Background

Early detection of Alzheimer's disease (AD) and related dementias (ADRD) is critical as this is when emerging therapies are most effective. Traditional cognitive assessments often lack sensitivity to detect subtle early deficits, and specificity required to identify ADRD. To address these limitations, our lab has developed and continuously refined the Loewenstein‐Acevedo Scales for Semantic Interference and Learning (LASSI‐L), a novel cognitive challenge test (CCT) that targets cognitive vulnerabilities associated with AD.

Method

Core components include the assessment of proactive semantic interference (PSI) and the failure to recover from proactive semantic interference (frPSI), aspects associated with deficits in semantic processing. The LASSI‐L employs semantic category cues during encoding and retrieval to facilitate learning, reduce reliance on individualized learning strategies and enhance recall. Early executive and inhibitory control deficits can be assessed using the Percent Intrusion Errors (PIE) metric. This metric represents the ratio of semantic intrusion errors (SIEs), which occur when individuals fail to suppress irrelevant, competing information in favor of identifying correct targets.
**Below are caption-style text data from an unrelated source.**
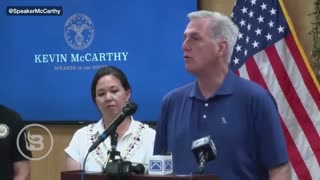 Kevin McCarthy Drops FACTS on Reporters Blaming Maui Fire on 'Climate Change'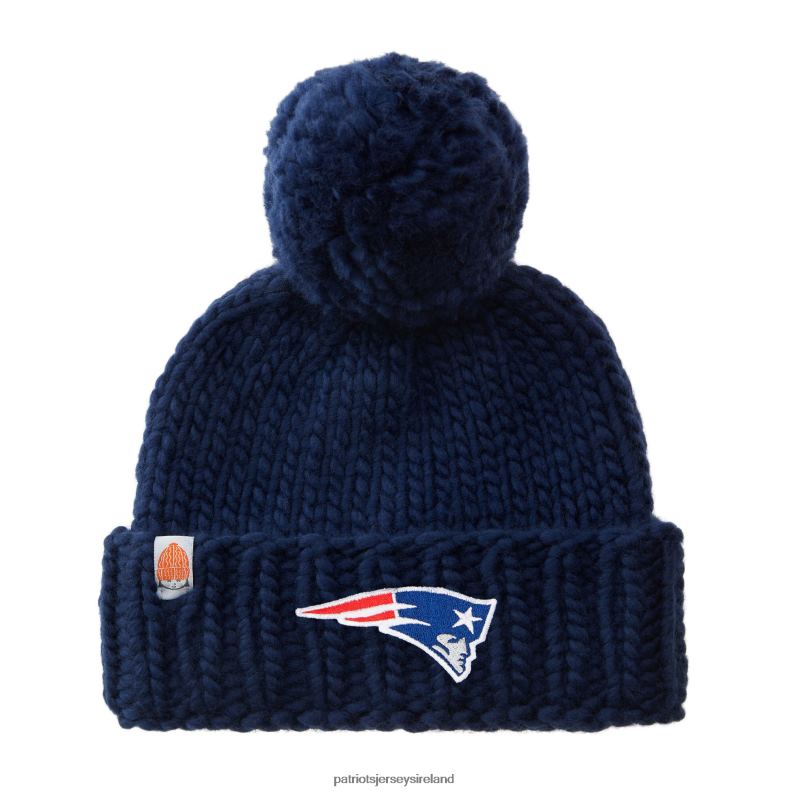 Patriots Jersey Women Sh*t That I Knit Navy Team Logo Cuffed Knit Hat with Pom 8226D2306 Accessories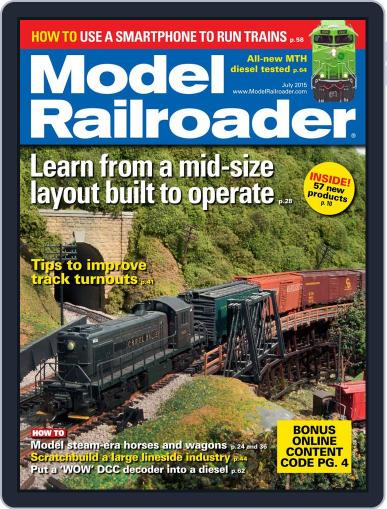 Model Railroader July 1st, 2015 Digital Back Issue Cover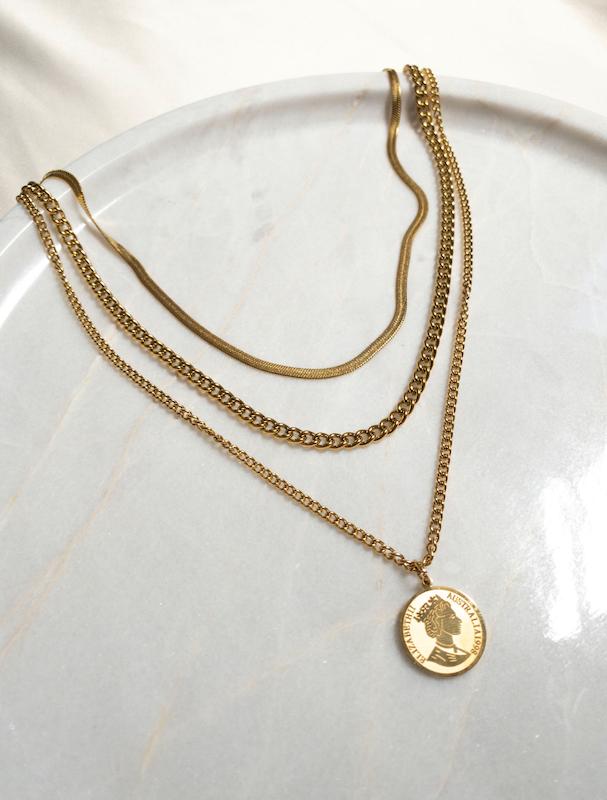 گردنبند 3لاين كارتيه ماري اليزابت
The addition of a delayed semantic source memory recognition task was designed to evaluate deficits in source memory and enhance detection of SIEs. This CCT has been fully digitized featuring a Cloud‐based software using voice recognition technology and is available in English and Spanish. Integration with amyloid PET imaging and plasma‐based biomarkers (e.g., p‐tau181, p‐tau217), to improve diagnostic precision and validate its use in identifying AD‐specific cognitive deficits.

Results

Delayed semantic source memory recognition task resulted in increased identification of SIEs linked to executive function and source memory deficits. SIEs have been found to be highly discriminative between those with amnestic Mild Cognitive Impairment (aMCI) with amyloid PET positivity. SIEs also differentiate between aMCI who are plasma p‐tau181+ versus p‐tau181‐and those who are p‐tau217+ versus p‐tau217‐. Deficits have been correlated with amyloid load and hippocampal atrophy. PIE has shown high sensitivity and specificity, distinguishing preclinical AD from cognitively unimpaired individuals.

Conclusion

This presentation will discuss the innovative modifications to the LASSI‐L. This CCT holds promise as an accessible tool for early AD/ADRD detection, particularly in diverse and underserved populations, and complements emerging biomarker‐based approaches to diagnosis.